**FRAGMENT DOKUMENTU**

Moja mama ma 62 lata.
Rozpoznanie kliniczne: Rak piersi prawej
1. Miejsce pobrania materiału: Gruczoł sutkowy prawy - margines dobrodawkowy. Pomijam opis makroskopowy.
Pełne rozpoznanie patomorfologiczne: Fragment stłuszczałego miąższu gruczołu piersiowego. Bez nacieku raka.
2. Miejsce pobrania materiału: Margines przeciwległy do dobrodawkowego.
Pełne rozpoznanie patomorfologiczne: Fragment skóry i tkanki tłuszczowej. Bez nacieku raka.
3. Miejsce pobrania materiału: Guz
Opis makroskopowy: (9 bloczków).
Pełne rozpoznanie patomorfologiczne: Carcinoma invasivum (NST) G -1 mammae. Średnica guza 35 mm. Stwierdzono zatory z komórek raka w świetle naczyń. Guz usunięty w granicach zdrowych tkanek z minimalnym marginesem chirurgicznym poniżej 1 mm (margines boczny). Pozostałe marginesy jak w opisie makroskopowym. Podtyp biologiczny oraz status receptorów oznaczono we wcześniejszym badaniu (dodam, że mama ma Her 2 (3 plus) dodatni, luminal B.
4. Węzeł chłonny wartowniczy pachy prawej (3 bloczki).
Pełne rozpoznanie patomorfologiczne: Wypreparowano 2 węzły chłonne, w tym 1 z przerzutem raka (1/2), średnica przerzutu 22 mm. Stwierdzono naciekanie tkanek miękkich okołowęzłowych.
Proszę o pomoc czy konieczne jest wszystko czyli chemia, radioterapia i hormony...
Mama ma problemy z żołądkiem bardzo poważne, poza tym nie ma woreczka i bardzo boi się skutków chemii. Proszę też o inf. ile wycięto jej węzłów 3 czy 2 bo ja już nie wiem ...
Z góry dziękuję za odpowiedź. Dodam, że była to operacja oszczędzająca 30 września. Ogólnie mama po operacji czuje się dobrze, raz tylko była na ściągnięciu chłonki ale jej się jakoś nie zbiera. Wyczuła pewne zgrubienie wokół rany. Pielęgniarka powiedziała, że to blizna i trzeba rozsmarowywać. Kiedy orientacyjnie może mieć to całe leczenie jeśli 2 tyg. minęło od operacji?

[Zapisane pozycje danych]
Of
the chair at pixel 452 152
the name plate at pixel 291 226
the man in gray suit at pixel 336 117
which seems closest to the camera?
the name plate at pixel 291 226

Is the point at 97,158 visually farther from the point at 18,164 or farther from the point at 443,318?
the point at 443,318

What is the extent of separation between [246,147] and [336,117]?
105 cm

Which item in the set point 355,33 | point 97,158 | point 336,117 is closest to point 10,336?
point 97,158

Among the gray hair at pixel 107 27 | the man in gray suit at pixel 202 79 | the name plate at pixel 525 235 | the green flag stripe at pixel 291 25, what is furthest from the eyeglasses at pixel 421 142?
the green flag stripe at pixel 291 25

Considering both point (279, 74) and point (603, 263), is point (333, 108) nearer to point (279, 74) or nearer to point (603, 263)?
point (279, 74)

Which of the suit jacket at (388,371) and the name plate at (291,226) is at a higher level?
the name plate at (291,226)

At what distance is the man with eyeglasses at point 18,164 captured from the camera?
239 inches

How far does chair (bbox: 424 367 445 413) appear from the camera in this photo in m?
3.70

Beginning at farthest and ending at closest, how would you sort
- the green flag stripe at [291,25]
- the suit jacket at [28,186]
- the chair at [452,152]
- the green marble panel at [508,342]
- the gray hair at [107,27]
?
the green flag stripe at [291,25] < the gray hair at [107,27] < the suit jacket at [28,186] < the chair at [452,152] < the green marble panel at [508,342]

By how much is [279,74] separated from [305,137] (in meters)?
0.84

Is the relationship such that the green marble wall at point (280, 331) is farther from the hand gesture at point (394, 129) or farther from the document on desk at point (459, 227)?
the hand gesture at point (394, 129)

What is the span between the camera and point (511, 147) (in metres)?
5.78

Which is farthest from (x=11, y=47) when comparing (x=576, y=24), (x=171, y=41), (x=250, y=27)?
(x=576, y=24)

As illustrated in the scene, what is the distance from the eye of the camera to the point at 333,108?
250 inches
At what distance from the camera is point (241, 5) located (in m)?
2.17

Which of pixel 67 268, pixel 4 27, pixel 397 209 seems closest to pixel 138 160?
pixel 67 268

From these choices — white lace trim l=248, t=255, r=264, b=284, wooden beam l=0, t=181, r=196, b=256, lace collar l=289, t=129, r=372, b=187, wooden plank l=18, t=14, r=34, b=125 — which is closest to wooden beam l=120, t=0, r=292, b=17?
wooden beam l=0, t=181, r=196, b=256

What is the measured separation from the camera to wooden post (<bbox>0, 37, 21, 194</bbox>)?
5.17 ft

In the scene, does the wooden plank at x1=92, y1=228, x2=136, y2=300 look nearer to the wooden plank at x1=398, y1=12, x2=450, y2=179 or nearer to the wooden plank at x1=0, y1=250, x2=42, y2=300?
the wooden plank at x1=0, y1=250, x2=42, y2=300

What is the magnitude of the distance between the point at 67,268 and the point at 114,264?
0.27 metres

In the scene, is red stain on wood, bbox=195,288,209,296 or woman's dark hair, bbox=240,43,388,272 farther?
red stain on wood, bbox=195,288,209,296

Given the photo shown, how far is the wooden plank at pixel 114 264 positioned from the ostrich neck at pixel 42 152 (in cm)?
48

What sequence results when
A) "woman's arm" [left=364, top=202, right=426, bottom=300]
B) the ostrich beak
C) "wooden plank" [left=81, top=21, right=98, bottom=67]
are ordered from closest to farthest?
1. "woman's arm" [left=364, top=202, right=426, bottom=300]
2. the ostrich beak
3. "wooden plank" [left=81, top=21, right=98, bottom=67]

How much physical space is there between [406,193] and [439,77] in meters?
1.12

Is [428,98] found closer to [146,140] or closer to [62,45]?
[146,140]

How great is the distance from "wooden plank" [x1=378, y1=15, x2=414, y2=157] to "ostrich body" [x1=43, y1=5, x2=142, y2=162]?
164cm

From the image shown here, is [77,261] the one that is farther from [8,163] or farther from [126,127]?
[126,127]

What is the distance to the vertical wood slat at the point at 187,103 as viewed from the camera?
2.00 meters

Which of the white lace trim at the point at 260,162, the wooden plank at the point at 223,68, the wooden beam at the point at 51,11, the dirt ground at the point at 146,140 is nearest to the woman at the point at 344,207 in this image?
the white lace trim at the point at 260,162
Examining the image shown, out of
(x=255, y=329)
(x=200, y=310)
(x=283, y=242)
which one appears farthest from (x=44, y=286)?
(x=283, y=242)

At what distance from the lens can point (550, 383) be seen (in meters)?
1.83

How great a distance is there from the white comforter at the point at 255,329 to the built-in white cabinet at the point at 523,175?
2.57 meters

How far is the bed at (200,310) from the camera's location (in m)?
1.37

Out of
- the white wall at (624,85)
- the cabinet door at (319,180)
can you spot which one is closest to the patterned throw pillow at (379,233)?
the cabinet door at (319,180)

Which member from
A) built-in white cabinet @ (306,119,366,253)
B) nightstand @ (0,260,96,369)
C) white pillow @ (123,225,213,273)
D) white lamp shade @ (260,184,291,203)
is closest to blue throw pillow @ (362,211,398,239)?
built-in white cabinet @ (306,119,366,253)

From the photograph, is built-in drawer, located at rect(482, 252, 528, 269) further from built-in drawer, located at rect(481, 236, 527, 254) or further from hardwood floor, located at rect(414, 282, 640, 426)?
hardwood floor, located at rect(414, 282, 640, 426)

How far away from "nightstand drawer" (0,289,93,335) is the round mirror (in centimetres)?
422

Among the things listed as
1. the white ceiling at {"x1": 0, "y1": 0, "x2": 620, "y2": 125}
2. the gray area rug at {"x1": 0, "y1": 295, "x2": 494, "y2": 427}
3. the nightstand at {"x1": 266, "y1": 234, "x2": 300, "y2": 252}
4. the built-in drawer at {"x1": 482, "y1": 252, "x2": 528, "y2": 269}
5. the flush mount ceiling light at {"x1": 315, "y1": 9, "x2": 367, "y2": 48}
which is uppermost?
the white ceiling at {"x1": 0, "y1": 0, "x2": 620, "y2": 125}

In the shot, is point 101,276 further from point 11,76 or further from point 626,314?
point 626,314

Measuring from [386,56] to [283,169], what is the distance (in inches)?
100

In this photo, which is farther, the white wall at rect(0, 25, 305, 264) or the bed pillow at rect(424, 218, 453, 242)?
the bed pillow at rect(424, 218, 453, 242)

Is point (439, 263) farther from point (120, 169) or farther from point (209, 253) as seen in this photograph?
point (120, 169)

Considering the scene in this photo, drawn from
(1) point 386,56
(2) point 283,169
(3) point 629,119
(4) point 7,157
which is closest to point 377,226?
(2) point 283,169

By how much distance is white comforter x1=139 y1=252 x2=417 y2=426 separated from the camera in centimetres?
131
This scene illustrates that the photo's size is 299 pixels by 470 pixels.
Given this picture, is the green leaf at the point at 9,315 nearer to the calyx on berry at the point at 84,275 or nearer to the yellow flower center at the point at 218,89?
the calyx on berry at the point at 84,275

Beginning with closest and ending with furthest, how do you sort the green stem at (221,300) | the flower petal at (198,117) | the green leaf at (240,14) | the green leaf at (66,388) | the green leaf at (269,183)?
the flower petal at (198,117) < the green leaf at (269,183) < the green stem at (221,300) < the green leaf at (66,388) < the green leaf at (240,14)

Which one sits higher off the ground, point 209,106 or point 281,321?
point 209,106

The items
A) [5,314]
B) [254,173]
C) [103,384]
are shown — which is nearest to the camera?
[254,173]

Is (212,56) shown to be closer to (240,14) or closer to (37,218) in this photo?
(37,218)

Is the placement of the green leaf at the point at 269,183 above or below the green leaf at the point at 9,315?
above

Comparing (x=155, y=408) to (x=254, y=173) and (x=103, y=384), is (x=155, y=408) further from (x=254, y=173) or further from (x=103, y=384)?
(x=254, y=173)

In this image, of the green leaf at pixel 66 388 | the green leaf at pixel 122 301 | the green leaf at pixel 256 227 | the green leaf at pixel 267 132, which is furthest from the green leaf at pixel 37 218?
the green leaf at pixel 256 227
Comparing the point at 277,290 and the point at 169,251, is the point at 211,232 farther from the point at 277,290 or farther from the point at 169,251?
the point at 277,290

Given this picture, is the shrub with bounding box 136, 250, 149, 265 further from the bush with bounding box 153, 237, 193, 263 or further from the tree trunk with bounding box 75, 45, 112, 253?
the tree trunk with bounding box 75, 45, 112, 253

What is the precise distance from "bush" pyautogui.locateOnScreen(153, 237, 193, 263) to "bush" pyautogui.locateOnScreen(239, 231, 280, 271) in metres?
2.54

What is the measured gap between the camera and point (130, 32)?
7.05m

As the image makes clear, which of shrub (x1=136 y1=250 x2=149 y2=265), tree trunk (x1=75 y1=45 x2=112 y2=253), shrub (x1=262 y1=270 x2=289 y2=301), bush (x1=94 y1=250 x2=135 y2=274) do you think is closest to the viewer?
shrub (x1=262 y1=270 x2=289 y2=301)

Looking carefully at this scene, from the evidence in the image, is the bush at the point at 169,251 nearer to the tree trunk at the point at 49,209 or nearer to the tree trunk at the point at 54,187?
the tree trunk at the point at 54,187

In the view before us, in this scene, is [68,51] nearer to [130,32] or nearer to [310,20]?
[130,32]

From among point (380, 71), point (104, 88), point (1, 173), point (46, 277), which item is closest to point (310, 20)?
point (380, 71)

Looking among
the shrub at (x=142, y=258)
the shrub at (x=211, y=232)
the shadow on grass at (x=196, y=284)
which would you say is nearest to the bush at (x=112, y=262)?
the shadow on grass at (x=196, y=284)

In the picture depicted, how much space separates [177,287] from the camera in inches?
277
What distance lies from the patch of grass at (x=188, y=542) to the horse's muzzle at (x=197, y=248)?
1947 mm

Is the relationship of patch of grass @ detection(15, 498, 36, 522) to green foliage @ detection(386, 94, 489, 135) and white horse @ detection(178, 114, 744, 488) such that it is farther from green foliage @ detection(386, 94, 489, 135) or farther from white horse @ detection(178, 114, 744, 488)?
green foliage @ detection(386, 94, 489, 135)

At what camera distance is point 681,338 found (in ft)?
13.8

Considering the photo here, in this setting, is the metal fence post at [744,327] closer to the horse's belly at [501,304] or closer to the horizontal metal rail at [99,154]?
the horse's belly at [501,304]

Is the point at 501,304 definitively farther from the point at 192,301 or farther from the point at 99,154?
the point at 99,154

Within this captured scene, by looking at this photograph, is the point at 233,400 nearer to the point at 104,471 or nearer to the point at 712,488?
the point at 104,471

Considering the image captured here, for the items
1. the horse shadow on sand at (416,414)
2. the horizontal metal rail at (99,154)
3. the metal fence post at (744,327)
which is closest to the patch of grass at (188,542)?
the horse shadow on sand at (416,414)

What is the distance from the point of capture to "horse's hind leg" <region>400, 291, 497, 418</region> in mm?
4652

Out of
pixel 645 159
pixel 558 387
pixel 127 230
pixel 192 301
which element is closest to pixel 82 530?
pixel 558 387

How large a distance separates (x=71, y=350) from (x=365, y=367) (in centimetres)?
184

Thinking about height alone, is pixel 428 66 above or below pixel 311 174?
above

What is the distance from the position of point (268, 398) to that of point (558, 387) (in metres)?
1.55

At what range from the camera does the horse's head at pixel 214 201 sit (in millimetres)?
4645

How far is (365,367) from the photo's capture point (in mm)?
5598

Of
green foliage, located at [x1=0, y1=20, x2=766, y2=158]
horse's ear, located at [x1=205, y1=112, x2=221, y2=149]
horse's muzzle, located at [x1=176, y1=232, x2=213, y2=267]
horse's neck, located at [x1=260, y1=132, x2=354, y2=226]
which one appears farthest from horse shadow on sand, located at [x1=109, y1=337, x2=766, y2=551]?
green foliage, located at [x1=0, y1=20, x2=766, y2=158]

**POLECENIA DO ĆWICZENIA**
(1) Wymień wszystkie metody leczenia, o których konieczność pytano we wpisie o raku piersi.
(2) Proszę przepisać z wpisu o raku piersi fragment zaczynający się od „Pełne rozpoznanie patomorfologiczne: Wypreparowano” i ciągnący się aż do „radioterapia i hormony...”.
Wiersze stanowią materiał niezależny od wpisu.

**ROZWIĄZANIA ZADAŃ**
(1) chemia, radioterapia, hormony

(2)
Pełne rozpoznanie patomorfologiczne: Wypreparowano 2 węzły chłonne, w tym 1 z przerzutem raka (1/2), średnica przerzutu 22 mm. Stwierdzono naciekanie tkanek miękkich okołowęzłowych.
Proszę o pomoc czy konieczne jest wszystko czyli chemia, radioterapia i hormony...